Alta do IOF revela racha entre Haddad e Galípolo no comando da economia
Entre decisões inesperadas e desconfortos nos bastidores, o Ministério da Fazenda e o Banco Central mostram divergências que abalam a harmonia prometida no início do governo.
A relação entre o Ministério da Fazenda, comandado por Fernando Haddad, e o Banco Central, presidido por Gabriel Galípolo, parece estar longe daquela sintonia que marcou o começo do ano. O clima, antes de parceria pacífica — em contraste com a tensão entre o governo Lula e a gestão de Roberto Campos Neto —, começa a mostrar rachaduras evidentes.
O último episódio que escancarou esse desentendimento foi o anúncio da alta do IOF (Imposto sobre Operações Financeiras) sobre operações de crédito, câmbio e seguro. A medida veio como uma surpresa para Galípolo, que afirmou publicamente não ter sido comunicado previamente e demonstrou claro descontentamento. Nos bastidores, o clima esquentou com cobranças mútuas e insatisfação.
Apesar disso, ambos tentaram, na última sexta-feira (23), amenizar a situação. Haddad foi elogiado por ter recuado rapidamente na elevação do imposto, enquanto a Fazenda reafirmou sua confiança no presidente do BC. Ainda assim, a crise revelou um desalinhamento estratégico entre as duas equipes que até então prometiam caminhar juntas.
A tensão aumentou quando membros da equipe de Haddad deram a entender que Galípolo já estava ciente da mudança, algo que ele mesmo negou em rede social, contradizendo a versão do secretário-executivo da Fazenda, Dario Durigan. A explicação oficial foi que houve troca de informações sobre as medidas em geral, mas não um detalhamento específico sobre o aumento do IOF.
Fontes dentro do Ministério revelam que Galípolo foi consultado sobre mudanças no IOF apenas durante a formulação do projeto do Imposto de Renda, antes mesmo de assumir a presidência do Banco Central. Naquela ocasião, a ideia de taxar operações de câmbio para remessas ao exterior foi descartada pelo receio de que pudesse ser interpretada como controle de capitais — o mesmo temor que motivou o recuo recente.
Depois do anúncio da elevação do IOF, Galípolo compartilhou com a Fazenda o desconforto manifestado por agentes financeiros, que também levaram suas preocupações diretamente a Haddad. O Ministério então decidiu rever a medida.

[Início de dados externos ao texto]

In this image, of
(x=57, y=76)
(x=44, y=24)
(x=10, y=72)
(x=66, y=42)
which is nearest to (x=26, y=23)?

Em evento na sexta-feira, Galípolo foi enfático: sua resistência à medida vem do receio que o mercado tem de que o IOF seja usado para pressionar a meta fiscal de forma indevida. Esse atrito não é novo. Desde fevereiro, havia mal-estar sobre a interpretação dos efeitos da alta da Selic na economia.
Enquanto a Fazenda fala em desaceleração e aponta para indicadores negativos, o presidente do Banco Central insiste que a economia mostra sinais de força, com desemprego baixo e renda em alta — algo que parece contradizer o aumento dos juros.
O secretário de Política Econômica da Fazenda, Guilherme Mello, reconhece que a política monetária já tem impacto, prevendo uma desaceleração no segundo semestre, mas nega que isso signifique uma crise.
Questionada sobre as divergências, a Fazenda minimiza, dizendo que os modelos usados para análise são diferentes, e que pontos de vista distintos não significam necessariamente um desentendimento.
Mesmo com a crise, Galípolo elogiou a “agilidade” da Fazenda em recuar parte das medidas, reconhecendo que o objetivo inicial era fiscal e ressaltando a importância da rápida resposta para evitar maiores danos ao mercado.